2. Sample Size Used for the Test Set and Data Provenance
- Sample Size (Test Set):
- LA1 Screening Reagent (seconds & normalized): 202 samples
- LA2 Confirmation Reagent (seconds & normalized): 196 samples
- LA1/LA2 Ratio (raw & normalized): 194 samples
- Data Provenance: The document does not explicitly state the country of origin or whether the data was retrospective or prospective. Given it's a 510(k) submission for a medical device modification, it's highly likely to be prospective data collected specifically for this submission to demonstrate performance in a controlled environment. The manufacturer, Dade Behring Inc., has locations in Germany and the USA, but the specific origin of the samples is not provided.
3. Number of Experts Used to Establish the Ground Truth for the Test Set and Qualifications of Those Experts
The document does not mention the use of experts to establish a "ground truth" for the test set in the traditional sense of consensus interpretation. The study is a method comparison against a legally marketed predicate device (Sysmex® CA-6000 System). The results from the predicate device serve as the reference for comparison, not an expert-derived ground truth.
4. Adjudication Method for the Test Set
Not applicable. This was a method comparison study between two automated systems, not a study involving human interpretation that would require adjudication.

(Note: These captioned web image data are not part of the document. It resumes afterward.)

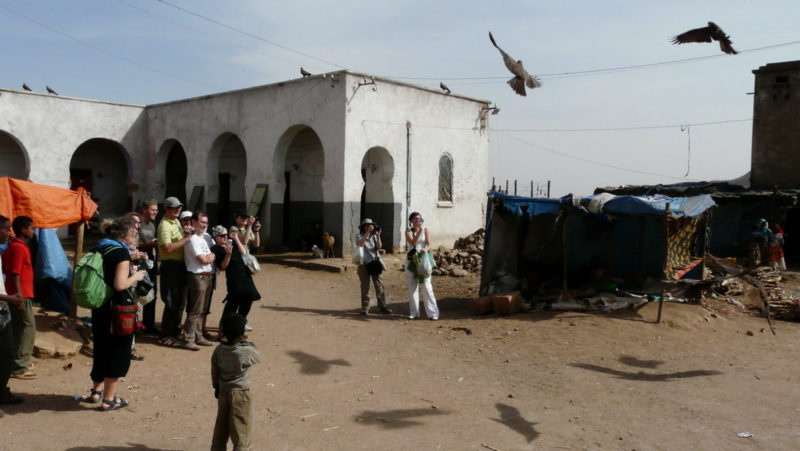 Vultures in action - probably a type of attraction you can only find in Harar.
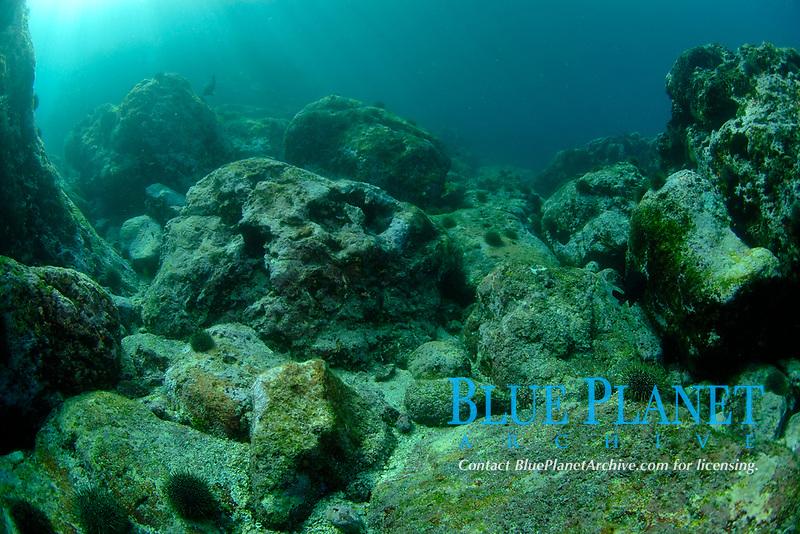 Barren rocky area. South Harbour. Poor Knights Islands. New Zealand. South Pacific Ocean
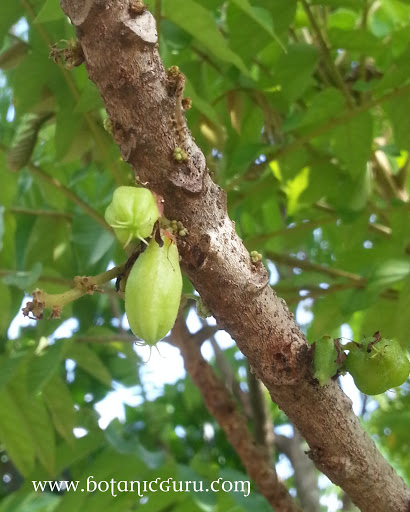 Averrhoa bilimbi fruits
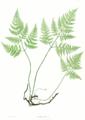 Gymnocarpium robertianum Moore6.png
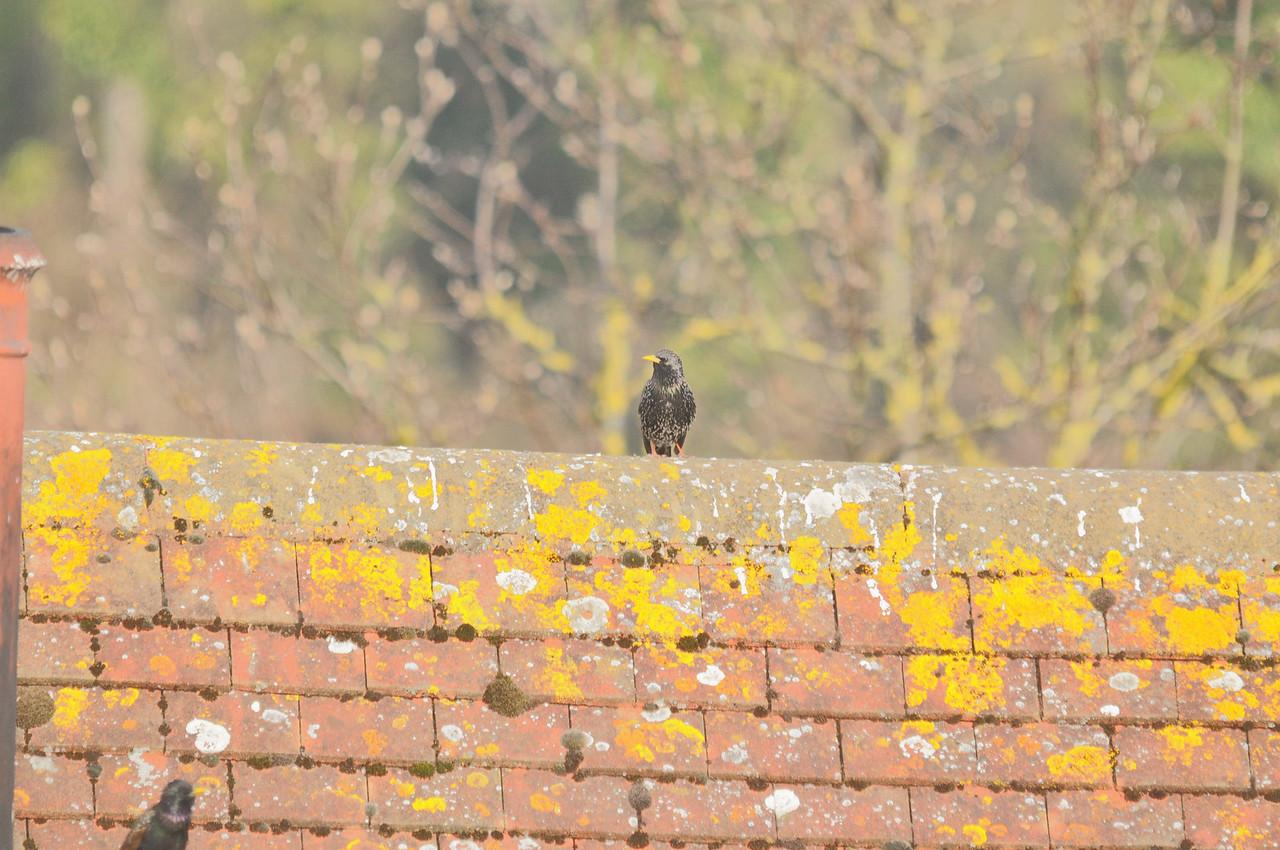 Starling, Berkhamsted, July 2012
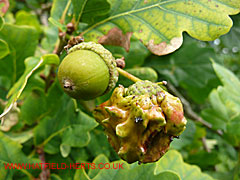 Normal acorn and a Knopper Gall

5. If a Multi-Reader Multi-Case (MRMC) Comparative Effectiveness Study Was Done, If So, What Was the Effect Size of How Much Human Readers Improve with AI vs Without AI Assistance
No. This document describes an automated coagulation analyzer (BCS™ System). It does not involve human readers or AI assistance in the interpretation of results. It compares the performance of one automated device against another.
6. If a Standalone (i.e., algorithm only without human-in-the-loop performance) Was Done
Yes, this was a standalone performance study of the BCS™ System. The device itself is an automated system; there is no human-in-the-loop performance component described in the context of generating the quantitative results being evaluated. The comparison is between two fully automated systems.
7. The Type of Ground Truth Used
The "ground truth" for this study was the results obtained from the legally marketed predicate device, the Sysmex® CA-6000 System. This is a common approach in 510(k) submissions for demonstrating substantial equivalence of in vitro diagnostic devices.
8. The Sample Size for the Training Set
The document does not provide information on a training set. This type of 510(k) submission for a device modification typically focuses on verification and validation studies of the modified device's performance, often through method comparison or clinical validity studies. Development and training data for the device's algorithms (if any, though this is a photometric coagulation analyzer rather than a complex AI system) are usually not detailed in 510(k) summaries unless they specifically pertain to a new algorithm or AI component.
9. How the Ground Truth for the Training Set Was Established
Not applicable, as no training set information is provided in the document.